「なな、何で貫七さんを苛めるのと関係あるのよ」

「おりんは俺の相棒だ。俺を苛めること即ち、おりんを苛めることだ」

「そ、そんなこと。大体別に、あたしゃ貫七さんを苛めてなんか……」

「毎晩十分苛めてるじゃねぇか。そろそろ肌を許してくれてもいいんじゃねぇかい?」

 この上なく美麗な男に至近距離で言われ、お紺は瞬間的に真っ赤になる。
 だが。

「いてっ!」

 お紺が何か言う前に、貫七の頬に猫パンチが入った。
 驚いたお紺の目の前で、おりんが後足で立ち上がり、思い切り振りかぶった前足で、すぐ横の貫七の頬を張ったのだ。

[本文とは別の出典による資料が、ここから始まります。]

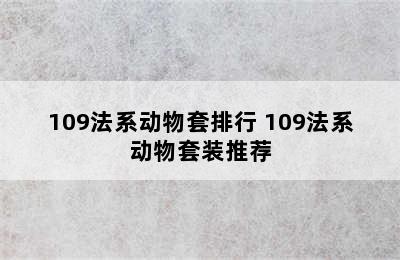 109法系动物套排行 109法系动物套装推荐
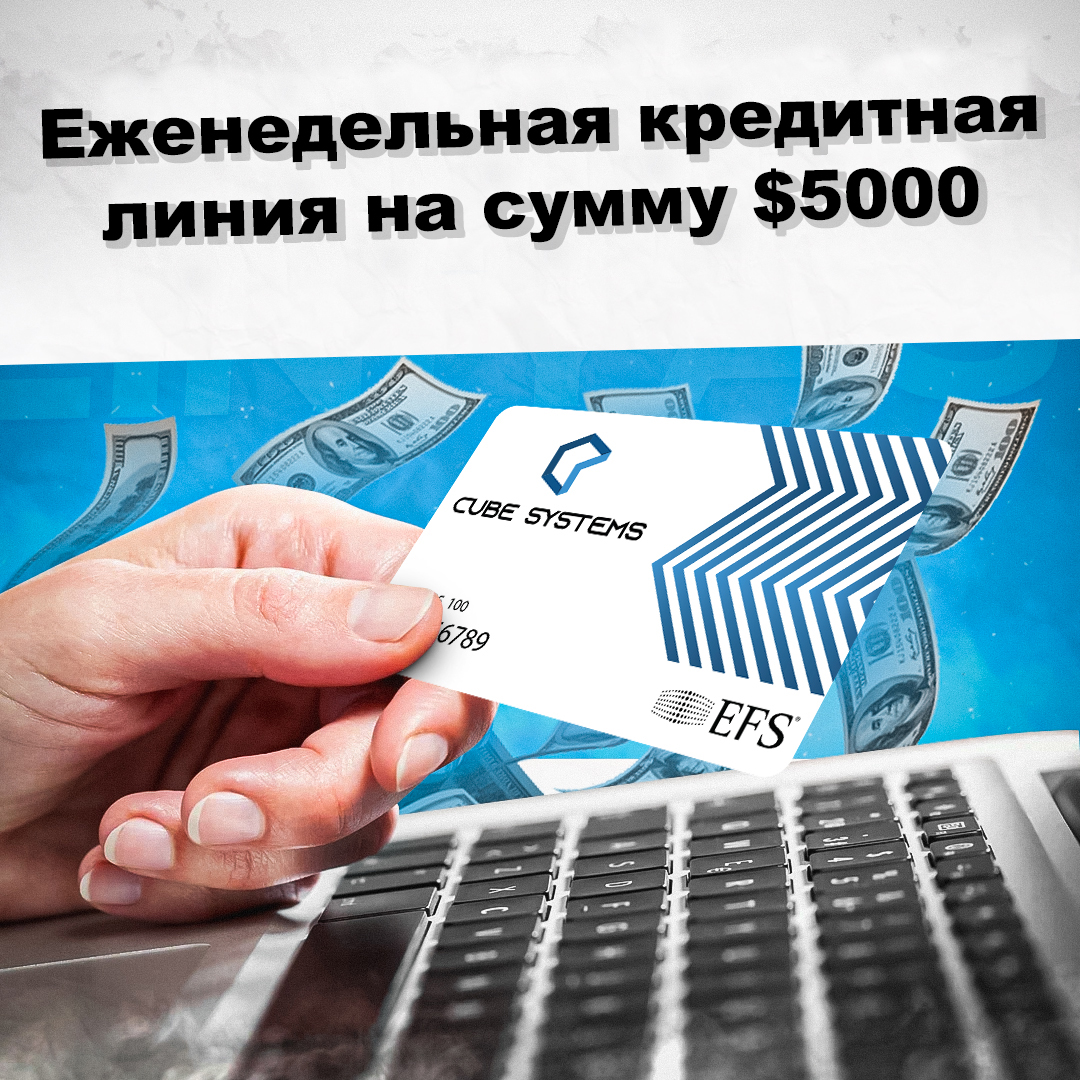 Экономьте до $1 с каждого галлона от наличной цены топлива! Без комиссий за транзакции, использование, ежемесячные или годовые платежи! - Фото 3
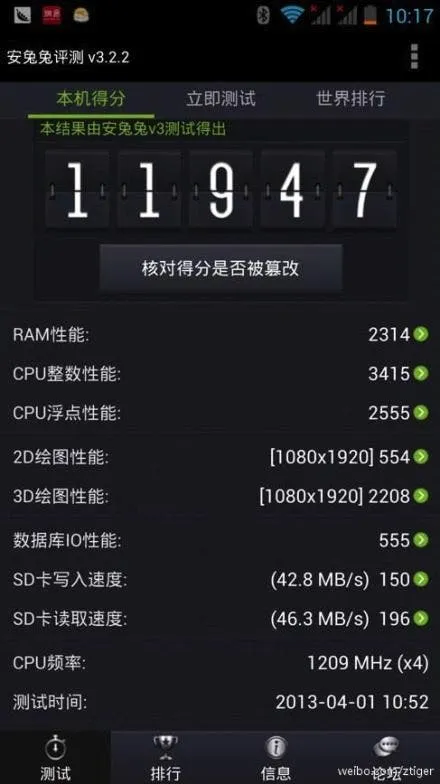 shanda bambook quad core benchmarks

 その姿たるや、一瞬後にお紺が取っていたであろう姿にそっくりだ。
 つまり、人が思い切り振りかぶって、相手を引っ叩く格好そのもの。

---やっぱりおりん、普通じゃない---

 そうは思うが、何故だか恐怖は感じないのだ。
 お紺はがばっと貫七からおりんを奪った。
 ぎゅぎゅっと抱き締める。

「可愛い~~。ありがとう、おりん~」

 いくら行動が人のようだとはいえ、抱き付いてみれば、やはりもふもふの毛皮だ。
 猫独特の柔軟さで、おりんは少し身を捩った。
 いきなり抱き締められて驚いたようだが、やがてお紺の胸で大人しくなる。

「何だよ。抱き付くなら俺にしなよ」

 わけのわからない文句を垂れながら、貫七が頬をさする。
 べぇっとお紺は、貫七に向かって舌を突き出した。